Tag: Rodriguez v. City of New York

  • Rodriguez v. City of New York, 66 N.Y.2d 825 (1985): Attorney’s Lien Limited to Attorney of Record

    Rodriguez v. City of New York, 66 N.Y.2d 825 (1985)

    An attorney’s charging lien under Judiciary Law § 475 is available only to the attorney of record in a case, meaning the attorney whose name appears on the pleadings and other formal court documents.

    Summary

    This case addresses whether an attorney who referred a case to another attorney “of counsel” and shared fees is entitled to an attorney’s lien under Judiciary Law § 475, even though his name did not appear on any court documents. The Court of Appeals held that the statutory charging lien is available only to the attorney of record—the attorney whose name appears on the pleadings, motions, and other papers filed with the court. Since the referring attorney was not the attorney of record, he could not assert a lien under § 475 and instead would have to pursue a plenary action to enforce any rights he may have.

    Facts

    The plaintiff retained an attorney (movant) to represent her in a wrongful death action. Due to his age and limited practice, the movant then retained another attorney (respondent) to act “of counsel” and agreed to split the legal fee evenly. The respondent handled the case, and the plaintiff ultimately obtained a judgment in her favor. The movant then filed a notice of attorney’s lien, claiming entitlement to a portion of the fees.

    Procedural History

    The Supreme Court initially denied the movant’s claim for attorney’s fees. The Appellate Division reversed, holding that the movant was entitled to a lien.

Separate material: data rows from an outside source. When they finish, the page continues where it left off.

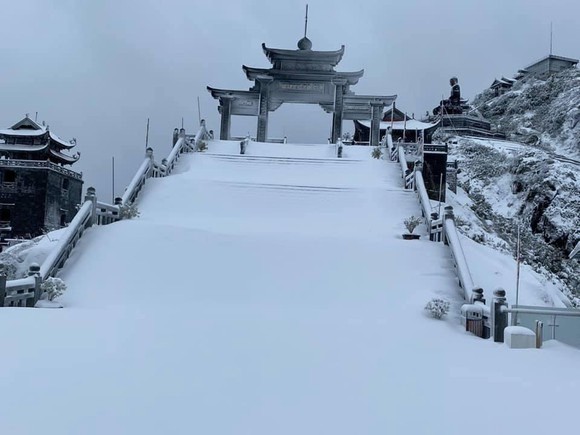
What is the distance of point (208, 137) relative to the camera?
2467 centimetres

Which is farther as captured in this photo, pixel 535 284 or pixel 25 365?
pixel 535 284

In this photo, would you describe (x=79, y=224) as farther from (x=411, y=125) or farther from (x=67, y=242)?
(x=411, y=125)

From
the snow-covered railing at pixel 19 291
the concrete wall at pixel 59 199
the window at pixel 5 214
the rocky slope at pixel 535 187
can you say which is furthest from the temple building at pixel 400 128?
the window at pixel 5 214

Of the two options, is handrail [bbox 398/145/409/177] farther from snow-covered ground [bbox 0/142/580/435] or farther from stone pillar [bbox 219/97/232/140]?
stone pillar [bbox 219/97/232/140]

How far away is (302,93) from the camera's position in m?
28.7

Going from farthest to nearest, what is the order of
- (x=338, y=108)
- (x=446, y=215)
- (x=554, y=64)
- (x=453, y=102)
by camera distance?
(x=554, y=64) → (x=453, y=102) → (x=338, y=108) → (x=446, y=215)

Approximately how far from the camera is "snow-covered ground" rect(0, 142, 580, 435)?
4.06 meters

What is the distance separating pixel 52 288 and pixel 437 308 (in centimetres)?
719

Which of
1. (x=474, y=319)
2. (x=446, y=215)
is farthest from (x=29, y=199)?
(x=474, y=319)

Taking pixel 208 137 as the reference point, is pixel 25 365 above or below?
below

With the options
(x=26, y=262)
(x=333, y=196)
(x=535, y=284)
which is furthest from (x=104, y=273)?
(x=535, y=284)

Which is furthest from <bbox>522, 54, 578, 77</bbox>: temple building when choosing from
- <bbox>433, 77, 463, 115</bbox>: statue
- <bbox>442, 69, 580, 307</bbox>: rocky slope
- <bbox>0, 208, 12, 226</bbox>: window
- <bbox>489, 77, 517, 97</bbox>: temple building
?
<bbox>0, 208, 12, 226</bbox>: window

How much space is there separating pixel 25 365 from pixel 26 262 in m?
9.27

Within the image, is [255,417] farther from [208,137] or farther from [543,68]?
[543,68]
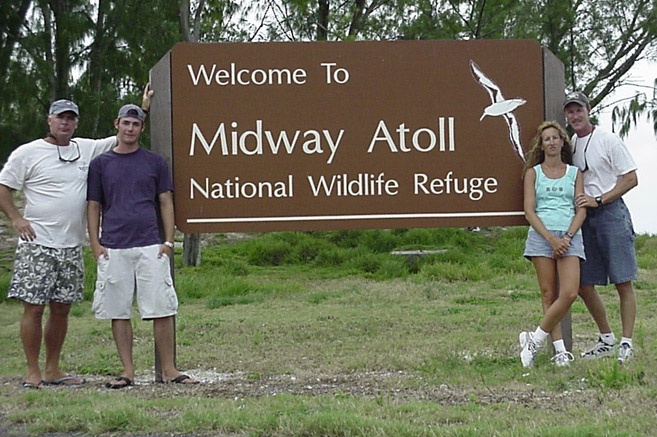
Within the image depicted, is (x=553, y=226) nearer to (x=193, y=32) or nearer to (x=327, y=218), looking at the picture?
(x=327, y=218)

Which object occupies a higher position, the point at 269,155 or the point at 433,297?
the point at 269,155

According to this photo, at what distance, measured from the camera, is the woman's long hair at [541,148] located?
5723 millimetres

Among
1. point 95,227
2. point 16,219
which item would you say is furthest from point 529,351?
point 16,219

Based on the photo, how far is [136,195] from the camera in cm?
550

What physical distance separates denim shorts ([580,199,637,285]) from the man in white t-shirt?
3099 millimetres

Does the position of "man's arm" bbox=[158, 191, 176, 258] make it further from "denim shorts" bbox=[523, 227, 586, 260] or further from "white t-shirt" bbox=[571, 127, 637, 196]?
"white t-shirt" bbox=[571, 127, 637, 196]

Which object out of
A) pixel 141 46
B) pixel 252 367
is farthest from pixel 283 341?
pixel 141 46

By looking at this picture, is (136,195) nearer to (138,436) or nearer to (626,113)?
(138,436)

The Court of Appeals reversed the Appellate Division’s order and reinstated the Supreme Court’s original order, denying the lien.

    Issue(s)

    Whether an attorney who is not the attorney of record in a case, but who referred the case to another attorney and shared fees, is entitled to assert an attorney’s charging lien under Judiciary Law § 475.

    Holding

    No, because Section 475 grants a lien only to the attorney of record, meaning the attorney who appears for a party and whose name appears on the pleadings and other papers filed with the court.

    Court’s Reasoning

    The Court of Appeals based its decision on the language of Judiciary Law § 475, which states that “the attorney who appears for a party has a lien upon his client’s cause of action.” The court emphasized that this language has consistently been interpreted to grant a lien only to the attorney of record. The court noted that it was undisputed that the movant’s name never appeared on any of the pleadings, motion papers, affidavits, briefs, or records in the plaintiff’s action. The court dismissed the argument that the movant’s inclusion on a retainer statement filed with the Judicial Conference was sufficient to establish him as the attorney of record, clarifying that such statements are regulatory in nature and do not determine an attorney’s status as the attorney of record. The court stated, “[t]hey are designed for the supervision of attorneys rather than to determine their status as the attorney of record.” Finally, the court rejected the argument that the respondent should be estopped from denying the movant’s status, noting evidence that the movant had reviewed and approved the pleadings without requesting that his name be added. Therefore, the movant was not entitled to a lien under Judiciary Law § 475, but could pursue his claim for fees in a separate plenary action. As the Court stated, section 475 “provides that ‘[f]rom the commencement of an action * * * the attorney who appears for a party has a lien upon his client’s cause of action * * * which attaches to a verdict * * * judgment or final order in his client’s favor, and the proceeds thereof in whatever hands they may come * * * The court upon the petition of the client or attorney may determine and enforce the lien.’ (Emphasis added.) The emphasized language has consistently been held to grant a lien to the attorney of record”.